Zababa · 2026-01-08T16:02:49 1767888169

From what I understand model collapse/GIGO are not a problem in that labs generally know where the data comes from, so even if it causes problem in the long run you could filter it out. It's not like labs are forced to train models on the user outputs.

toss1 · 2026-01-08T20:53:07 1767905587

Indeed they are not forced to train them on user outputs, but the author of the article seems to have found good evidence that they are actually doing that, and will need more expert data-tagging/filtering on the inputs to regain their previous performance

Zababa · 2026-01-09T09:16:09 1767950169

I don't think the author of the article found "good evidence". He found a specific case where there was a regression. This could be due to:

- models actually getting worse in general

- his specific style of prompting working well with older models and less well with newer models

- the thing his test tests no longer being a priority for big AI labs

From the article:

> GPT-4 gave a useful answer every one of the 10 times that I ran it. In three cases, it ignored my instructions to return only code, and explained that the column was likely missing from my dataset, and that I would have to address it there.

Here ignoring the instructions to give a "useful answer" (as evaluated by the author) is considered a good thing. This would mean if a model is trained to be better at instruction following, it would lose points in that test.

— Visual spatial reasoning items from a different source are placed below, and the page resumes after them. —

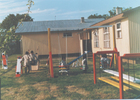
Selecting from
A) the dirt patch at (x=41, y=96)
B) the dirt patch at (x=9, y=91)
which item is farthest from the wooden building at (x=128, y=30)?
the dirt patch at (x=9, y=91)

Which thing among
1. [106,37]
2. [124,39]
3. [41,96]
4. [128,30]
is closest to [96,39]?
[106,37]

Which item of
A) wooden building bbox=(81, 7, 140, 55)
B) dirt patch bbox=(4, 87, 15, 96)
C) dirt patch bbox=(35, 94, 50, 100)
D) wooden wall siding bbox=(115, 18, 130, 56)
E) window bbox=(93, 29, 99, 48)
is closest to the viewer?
dirt patch bbox=(35, 94, 50, 100)

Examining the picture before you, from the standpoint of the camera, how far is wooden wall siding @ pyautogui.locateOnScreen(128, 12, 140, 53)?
9.21m

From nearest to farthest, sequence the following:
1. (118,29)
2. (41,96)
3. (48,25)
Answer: (41,96)
(118,29)
(48,25)

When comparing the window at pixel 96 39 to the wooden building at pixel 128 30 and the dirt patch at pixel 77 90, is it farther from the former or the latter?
the dirt patch at pixel 77 90

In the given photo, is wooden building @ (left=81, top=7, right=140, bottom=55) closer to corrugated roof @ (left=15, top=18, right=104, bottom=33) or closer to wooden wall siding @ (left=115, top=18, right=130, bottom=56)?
wooden wall siding @ (left=115, top=18, right=130, bottom=56)

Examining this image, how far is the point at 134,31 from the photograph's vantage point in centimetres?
941

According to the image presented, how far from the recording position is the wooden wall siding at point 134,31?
9.21 meters

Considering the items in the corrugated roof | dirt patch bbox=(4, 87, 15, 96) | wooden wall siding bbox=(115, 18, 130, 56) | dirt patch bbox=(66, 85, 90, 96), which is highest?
the corrugated roof

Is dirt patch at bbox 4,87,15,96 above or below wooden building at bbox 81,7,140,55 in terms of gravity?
below

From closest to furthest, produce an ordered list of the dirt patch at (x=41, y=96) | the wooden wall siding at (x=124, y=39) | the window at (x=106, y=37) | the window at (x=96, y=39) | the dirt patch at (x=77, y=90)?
1. the dirt patch at (x=41, y=96)
2. the dirt patch at (x=77, y=90)
3. the wooden wall siding at (x=124, y=39)
4. the window at (x=106, y=37)
5. the window at (x=96, y=39)

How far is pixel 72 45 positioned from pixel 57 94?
12.8 meters

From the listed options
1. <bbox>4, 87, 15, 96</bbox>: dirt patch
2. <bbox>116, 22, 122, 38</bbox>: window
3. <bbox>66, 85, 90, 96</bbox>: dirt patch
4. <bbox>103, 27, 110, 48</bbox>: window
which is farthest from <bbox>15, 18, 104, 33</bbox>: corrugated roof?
<bbox>66, 85, 90, 96</bbox>: dirt patch

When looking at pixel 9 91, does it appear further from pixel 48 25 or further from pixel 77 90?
pixel 48 25
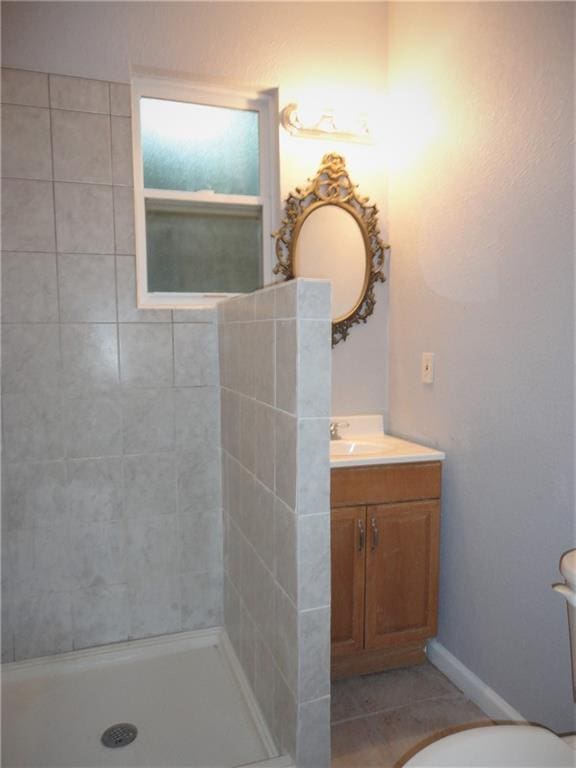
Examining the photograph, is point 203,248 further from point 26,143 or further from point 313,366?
point 313,366

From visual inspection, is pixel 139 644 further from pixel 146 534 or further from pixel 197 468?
pixel 197 468

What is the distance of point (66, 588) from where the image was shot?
2043 mm

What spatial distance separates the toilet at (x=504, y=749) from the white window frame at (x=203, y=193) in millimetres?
1669

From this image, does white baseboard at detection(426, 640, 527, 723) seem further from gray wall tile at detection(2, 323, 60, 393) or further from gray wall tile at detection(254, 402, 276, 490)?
gray wall tile at detection(2, 323, 60, 393)

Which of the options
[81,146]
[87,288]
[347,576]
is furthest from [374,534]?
[81,146]

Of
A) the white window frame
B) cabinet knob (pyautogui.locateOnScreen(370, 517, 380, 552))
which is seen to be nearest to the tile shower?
the white window frame

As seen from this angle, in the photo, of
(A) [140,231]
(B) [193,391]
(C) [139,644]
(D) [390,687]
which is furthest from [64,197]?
(D) [390,687]

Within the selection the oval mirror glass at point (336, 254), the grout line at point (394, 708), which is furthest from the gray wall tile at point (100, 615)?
the oval mirror glass at point (336, 254)

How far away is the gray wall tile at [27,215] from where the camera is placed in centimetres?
189

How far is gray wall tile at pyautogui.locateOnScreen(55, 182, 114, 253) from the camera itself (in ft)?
6.39

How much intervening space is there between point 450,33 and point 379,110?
0.48 meters

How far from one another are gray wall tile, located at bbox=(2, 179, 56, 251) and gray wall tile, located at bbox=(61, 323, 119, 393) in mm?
325

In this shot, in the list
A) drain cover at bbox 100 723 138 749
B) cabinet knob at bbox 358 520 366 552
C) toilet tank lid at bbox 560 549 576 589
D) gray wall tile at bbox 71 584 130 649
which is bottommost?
drain cover at bbox 100 723 138 749

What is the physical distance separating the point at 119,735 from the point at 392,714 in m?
0.90
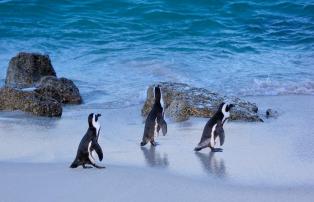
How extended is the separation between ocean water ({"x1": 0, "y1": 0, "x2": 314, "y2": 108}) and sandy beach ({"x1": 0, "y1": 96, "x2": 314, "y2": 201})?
88.8 inches

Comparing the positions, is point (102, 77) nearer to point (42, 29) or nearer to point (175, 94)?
point (175, 94)

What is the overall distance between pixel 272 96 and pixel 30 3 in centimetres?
1129

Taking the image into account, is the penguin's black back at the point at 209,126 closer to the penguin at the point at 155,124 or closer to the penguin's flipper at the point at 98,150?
the penguin at the point at 155,124

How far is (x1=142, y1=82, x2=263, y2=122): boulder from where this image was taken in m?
9.16

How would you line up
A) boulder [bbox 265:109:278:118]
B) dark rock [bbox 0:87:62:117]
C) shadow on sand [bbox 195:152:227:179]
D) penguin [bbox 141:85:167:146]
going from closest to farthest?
1. shadow on sand [bbox 195:152:227:179]
2. penguin [bbox 141:85:167:146]
3. boulder [bbox 265:109:278:118]
4. dark rock [bbox 0:87:62:117]

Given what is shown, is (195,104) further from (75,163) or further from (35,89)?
(75,163)

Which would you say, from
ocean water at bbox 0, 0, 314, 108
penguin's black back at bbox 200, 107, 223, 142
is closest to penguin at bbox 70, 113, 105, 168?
Answer: penguin's black back at bbox 200, 107, 223, 142

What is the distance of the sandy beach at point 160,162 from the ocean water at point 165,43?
2256mm

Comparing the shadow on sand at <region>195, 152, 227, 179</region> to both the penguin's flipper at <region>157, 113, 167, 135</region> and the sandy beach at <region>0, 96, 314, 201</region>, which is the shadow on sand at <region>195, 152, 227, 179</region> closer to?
the sandy beach at <region>0, 96, 314, 201</region>

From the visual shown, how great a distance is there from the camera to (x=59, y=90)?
430 inches

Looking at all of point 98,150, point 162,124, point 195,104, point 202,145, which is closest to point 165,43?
point 195,104

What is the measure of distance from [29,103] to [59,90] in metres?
1.20

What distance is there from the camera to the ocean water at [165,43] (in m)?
12.4

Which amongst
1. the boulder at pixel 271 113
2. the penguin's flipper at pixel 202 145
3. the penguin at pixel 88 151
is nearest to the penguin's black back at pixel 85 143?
the penguin at pixel 88 151
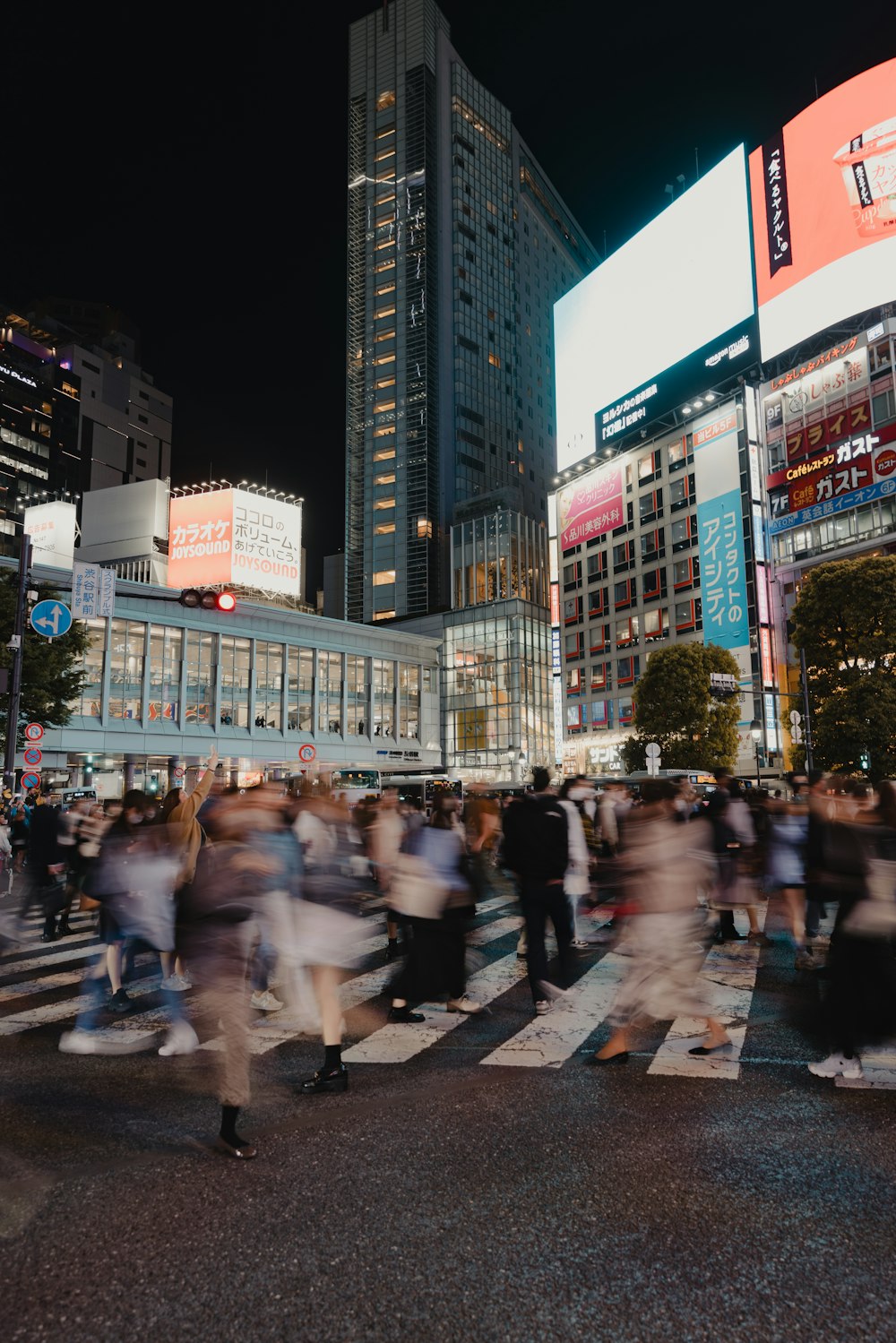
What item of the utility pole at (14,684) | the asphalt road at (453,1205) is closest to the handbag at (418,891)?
the asphalt road at (453,1205)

To me this article feels a bit like saying "this new gun that shoot straight 100% of the time is worse than the older gun that shot straight only 50% of the time, because sometimes I shoot at something I don't actually want to shoot at!". And in a way, it is true, if you're used to being able to shoot at things without them getting hurt, the new gun will be worse from that point of view. But to spin up a whole theory about garbage in/garbage out from that? Or to think all models are getting worse rather than, you're maybe no longer the target audience? That seems weird to me.

toss1 · 2026-01-09T14:45:57 1767969957

You're right - I wasn't considering how narrow his case is and was perhaps overgeneralizing, particularly about the cause.

Seems we agree the better solution for column_index_+1 doesn't exist is to call it out instead of stealthily append a new column, but the why the newer models have that behavior is indeed speculative.

It a bit echos the conundrum from back in the PC days where IBM hardware was the de-facto standard, and companies building "compatible" hardware had to decide whether to be compatible with the spec, or compatible with every detail of the implementation, including buggy behavior, of which OFC some software took advantage. So, do they build to be "compatible" or "bug-compatible"?

Was the ChatGPT v4 response highlighting the missing column a bug or failure to shoot straight? Not sure I'd characterize it that way, but there definitely could be many other reasons for the change in behavior (other than training on lower-skilled programmers' inputs) — we really have to consider that as a conjecture on the author's part.